Detour (1945) Detour was filmed in less than a week, and it's difficult to decide out of the actors and the screenplay which is its weakest point.... Yet it still somehow seemed to drag me in. The plot revolves around luckless Al who is hitchhiking to California. Al gets a lift from a man called Haskell who quickly falls down dead from a heart attack. Al quickly buries the body and takes Haskell's money, car and identification, believing that the police will believe Al murdered him. An unstable element is soon introduced in the guise of Vera, who, through a set of coincidences that stretches credulity, knows that this 'new' Haskell (ie. Al pretending to be him) is not who he seems. Vera then attaches herself to Al in order to blackmail him, and the world starts to spin out of his control. It must be understood that none of this is executed very well. Rather, what makes Detour so interesting to watch is that its 'errors' lend a distinctively creepy and unnatural hue to the film. Indeed, in the early twentieth century, Sigmund Freud used the word unheimlich to describe the experience of something that is not simply mysterious, but something creepy in a strangely familiar way. This is almost the perfect description of watching Detour its eerie nature means that we are not only frequently second-guessed about where the film is going, but are often uncertain whether we are watching the usual objective perspective offered by cinema. In particular, are all the ham-fisted segues, stilted dialogue and inscrutable character motivations actually a product of Al inventing a story for the viewer? Did he murder Haskell after all, despite the film 'showing' us that Haskell died of natural causes? In other words, are we watching what Al wants us to believe? Regardless of the answers to these questions, the film succeeds precisely because of its accidental or inadvertent choices, so it is an implicit reminder that seeking the director's original intention in any piece of art is a complete mirage. Detour is certainly not a good film, but it just might be a great one. (It is a short film too, and, out of copyright, it is available online for free.)
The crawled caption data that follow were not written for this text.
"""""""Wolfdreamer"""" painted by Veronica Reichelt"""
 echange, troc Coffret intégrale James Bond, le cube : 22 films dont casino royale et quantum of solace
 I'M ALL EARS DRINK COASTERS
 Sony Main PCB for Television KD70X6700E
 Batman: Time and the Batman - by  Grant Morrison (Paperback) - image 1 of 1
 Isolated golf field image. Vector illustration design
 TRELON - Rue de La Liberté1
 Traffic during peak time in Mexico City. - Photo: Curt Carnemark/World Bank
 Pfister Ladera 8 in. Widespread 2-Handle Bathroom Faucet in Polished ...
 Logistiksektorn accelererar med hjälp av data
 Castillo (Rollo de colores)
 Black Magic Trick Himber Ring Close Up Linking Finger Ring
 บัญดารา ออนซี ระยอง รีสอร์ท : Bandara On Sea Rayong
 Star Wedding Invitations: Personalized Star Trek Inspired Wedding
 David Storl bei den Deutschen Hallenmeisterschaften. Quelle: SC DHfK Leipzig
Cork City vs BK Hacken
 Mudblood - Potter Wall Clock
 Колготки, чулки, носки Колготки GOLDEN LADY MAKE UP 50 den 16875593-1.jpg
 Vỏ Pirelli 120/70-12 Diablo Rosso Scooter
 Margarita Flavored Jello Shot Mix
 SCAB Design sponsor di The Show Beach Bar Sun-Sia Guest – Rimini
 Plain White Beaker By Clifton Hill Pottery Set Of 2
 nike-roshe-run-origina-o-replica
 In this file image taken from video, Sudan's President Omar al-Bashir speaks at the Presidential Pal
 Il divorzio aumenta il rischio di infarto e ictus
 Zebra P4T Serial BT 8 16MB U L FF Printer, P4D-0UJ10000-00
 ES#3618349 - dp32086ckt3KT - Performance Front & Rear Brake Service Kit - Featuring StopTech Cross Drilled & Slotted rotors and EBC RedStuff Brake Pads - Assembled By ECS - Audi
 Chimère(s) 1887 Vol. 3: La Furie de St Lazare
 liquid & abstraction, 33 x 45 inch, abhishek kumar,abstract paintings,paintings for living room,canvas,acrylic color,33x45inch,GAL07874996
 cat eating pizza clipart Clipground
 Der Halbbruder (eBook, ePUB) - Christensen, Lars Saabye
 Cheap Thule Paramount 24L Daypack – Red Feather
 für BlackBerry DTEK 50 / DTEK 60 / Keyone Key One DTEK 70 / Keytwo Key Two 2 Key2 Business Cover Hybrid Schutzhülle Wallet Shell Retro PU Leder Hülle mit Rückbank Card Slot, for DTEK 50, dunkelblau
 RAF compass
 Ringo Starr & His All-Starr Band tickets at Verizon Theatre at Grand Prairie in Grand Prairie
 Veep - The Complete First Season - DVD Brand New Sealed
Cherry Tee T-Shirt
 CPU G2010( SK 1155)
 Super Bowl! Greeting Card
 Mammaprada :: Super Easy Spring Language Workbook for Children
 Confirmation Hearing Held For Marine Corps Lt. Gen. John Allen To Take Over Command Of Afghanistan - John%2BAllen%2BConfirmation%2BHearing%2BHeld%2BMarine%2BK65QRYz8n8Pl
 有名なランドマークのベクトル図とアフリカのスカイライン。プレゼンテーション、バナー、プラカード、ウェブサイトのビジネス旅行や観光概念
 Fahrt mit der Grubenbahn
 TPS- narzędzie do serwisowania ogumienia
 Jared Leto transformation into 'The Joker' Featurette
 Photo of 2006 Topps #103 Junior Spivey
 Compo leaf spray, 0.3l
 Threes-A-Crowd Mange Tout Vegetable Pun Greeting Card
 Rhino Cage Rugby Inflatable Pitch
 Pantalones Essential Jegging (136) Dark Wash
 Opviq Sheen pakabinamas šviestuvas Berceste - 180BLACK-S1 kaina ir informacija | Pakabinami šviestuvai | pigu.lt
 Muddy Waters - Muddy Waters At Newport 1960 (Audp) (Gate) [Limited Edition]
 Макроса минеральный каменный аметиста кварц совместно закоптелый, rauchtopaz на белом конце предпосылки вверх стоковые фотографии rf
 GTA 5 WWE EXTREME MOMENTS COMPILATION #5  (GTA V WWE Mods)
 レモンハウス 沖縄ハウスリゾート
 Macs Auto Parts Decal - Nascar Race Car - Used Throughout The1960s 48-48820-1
Safe (1995) Safe is a subtly disturbing film about an upper-middle-class housewife who begins to complain about vague symptoms of illness. Initially claiming that she doesn't feel right, Carol starts to have unexplained headaches, a dry cough and nosebleeds, and eventually begins to have trouble breathing. Carol's family doctor treats her concerns with little care, and suggests to her husband that she sees a psychiatrist. Yet Carol's episodes soon escalate. For example, as a 'homemaker' and with nothing else to occupy her, Carol's orders a new couch for a party. But when the store delivers the wrong one (although it is not altogether clear that they did), Carol has a near breakdown. Unsure where to turn, an 'allergist' tells Carol she has "Environmental Illness," and so Carol eventually checks herself into a new-age commune filled with alternative therapies. On the surface, Safe is thus a film about the increasing about of pesticides and chemicals in our lives, something that was clearly felt far more viscerally in the 1990s. But it is also a film about how lack of genuine healthcare for women must be seen as a critical factor in the rise of crank medicine. (Indeed, it made for something of an uncomfortable watch during the coronavirus lockdown.) More interestingly, however, Safe gently-yet-critically examines the psychosocial causes that may be aggravating Carol's illnesses, including her vacant marriage, her hollow friends and the 'empty calorie' stimulus of suburbia. None of this should be especially new to anyone: the gendered Victorian term 'hysterical' is often all but spoken throughout this film, and perhaps from the very invention of modern medicine, women's symptoms have often regularly minimised or outright dismissed. (Hilary Mantel's 2003 memoir, Giving Up the Ghost is especially harrowing on this.) As I opened this review, the film is subtle in its messaging. Just to take one example from many, the sound of the cars is always just a fraction too loud: there's a scene where a group is eating dinner with a road in the background, and the total effect can be seen as representing the toxic fumes of modernity invading our social lives and health. I won't spoiler the conclusion of this quietly devasting film, but don't expect a happy ending.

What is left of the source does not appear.